We realized that this presents an opportunity for a unique combination that can serve as what we call a "brain password." It's not just a physical attribute of their body, like a fingerprint or the pattern of blood vessels in their retina. Instead, it's a mix of the person's unique biological brain structure and their involuntary memory that determines how it responds to a particular stimulus.

52 of 104 comments (clear)

  1. Usernames, not passwords by enriquevagu · · Score: 5, Insightful

    Biometrics replace usernames, not passwords.

    User names identify who you are. You are always the same person; that can never be changed.

    Passwords validate your credentials. Passwords may be changed when they are discovered by a third party; usernames (or brain waves, as discussed in the summary) cannot be changed.

    1. Re:Usernames, not passwords by Anonymous Coward · · Score: 1

      Biometrics replace usernames, not passwords.

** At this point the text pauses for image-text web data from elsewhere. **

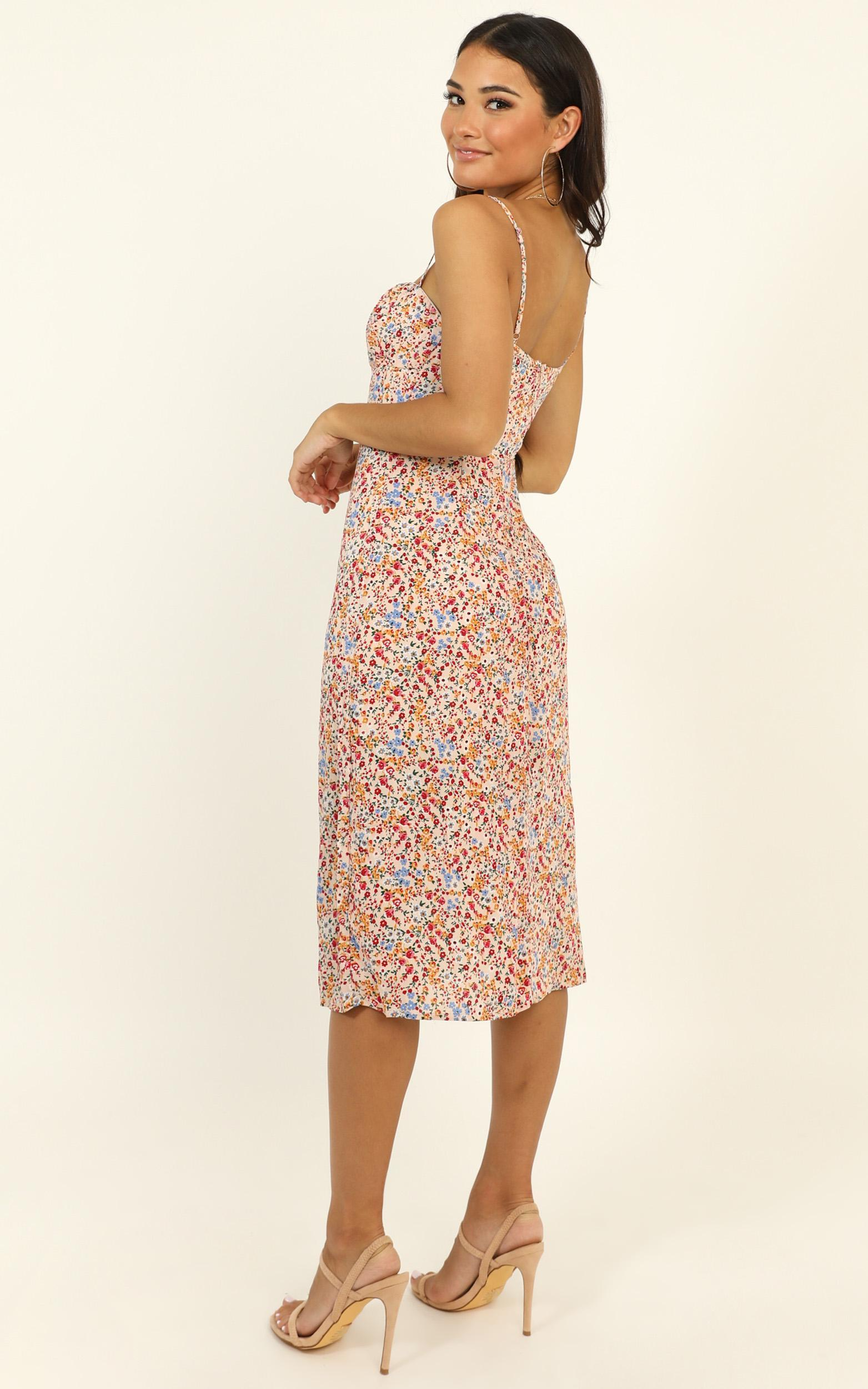 Slow Rush dress in multi floral - 14 (XL), Multi, hi-res image number null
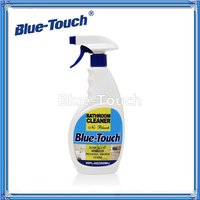 Laundry Stain Remover..F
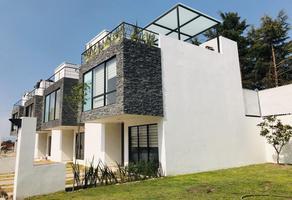 Foto de casa en venta en venta residencial nuhaus , la magdalena, san mateo atenco, méxico, 0 No. 01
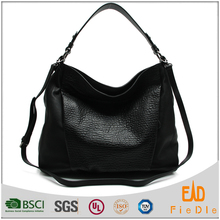 CSN2201-001 2016 new design Elegant fashion trend brand lady leather handbag casual hobo bags women bag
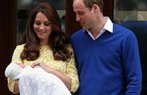 kate middleton prince william bebek kiz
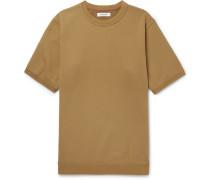 Coach Loopback Cotton-blend Jersey Sweatshirt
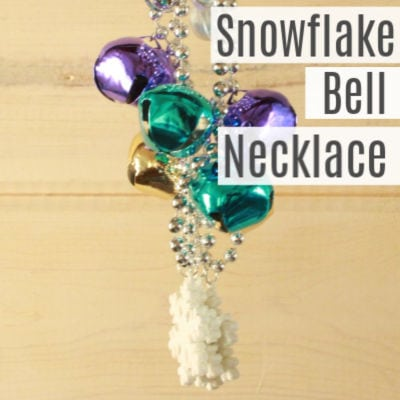 Snowflake Necklaces for Kids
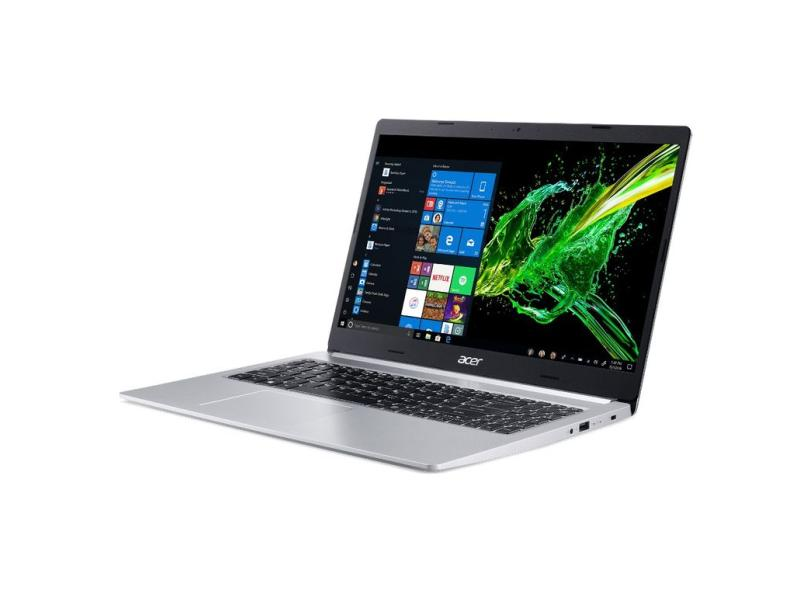 "Notebook Acer Aspire 5 Intel Core i5 10210U 10ª Geração 8.0 GB de RAM Híbrido 256.0 GB 15.6 "" Windows 10 A515-54G-53GP"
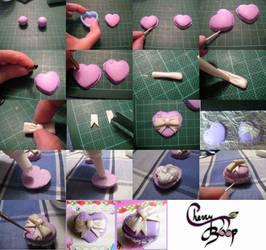 Clay Macaron Heart Tutorial by cherryboop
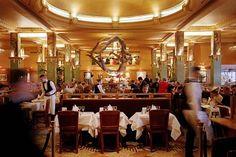 La Brasserie Parisienne: La Coupole on 102 boulevard Montparnasse, 14ème arrondisement.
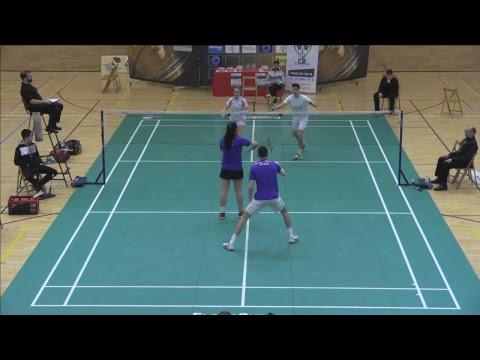 Badminton. Estella. Pista central Máster Nacional Absoluto 7* y Sub 11 5*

      That is not an accurate way of depicting usernames, passwords, or biometrics. Usernames identify authorized users (unique account to track access, used to validate passwords, biometrics, etc against). Biometrics are used to identify a person (who you are), passwords are used as a shared secret to help validate identity (what you know). These are not the same and should not be treated as the same.

      The issue with most biometrics to date is that they can not be changed which is important to help prevent certain types of attacks. Since the technology referenced here is operating more like a challenge response mechanism, this has certain advantages. The image that is used for invoking the brain scan can be different, pull from a set of known images, and be refreshed. This uses the brain like a unique hashing function. Since the images can be changed periodically, this would enhance security and help prevent attacks such as replay attacks and other issues. It still has significant issues with implementation, but the idea is a definite improvement for biometrics.

      Biometrics, passwords, usernames, and authentication tokens do not replace each other. They are all part of securely identifying and validating authorized access.

    2. Re:Usernames, not passwords by jiriw · · Score: 3, Informative

      The article states otherwise. You change the 'password' by changing the stimulus (use a different photograph, for example).

      Fingerprints can't be changed reliably (without surgery or self mutilation), that's true. And as such you could see them as a kind of username. And they should be used as such if the biometric sensor can't differentiate between the real you and a copy.
      But when brain waves are used as described in the article, you can use them as a password, where your brain is the 'hasher' of your 'plain text' picture, and the 'hash' (brain waves) is compared to the recorded 'hash' in the database.

    3. Re:Usernames, not passwords by pr0fessor · · Score: 1

      That and i'm not sure that outside stimulus couldn't throw that off to begin with... like caffeine

       

    4. Re:Usernames, not passwords by Gravis+Zero · · Score: 1

      User names identify who you are. You are always the same person; that can never be changed.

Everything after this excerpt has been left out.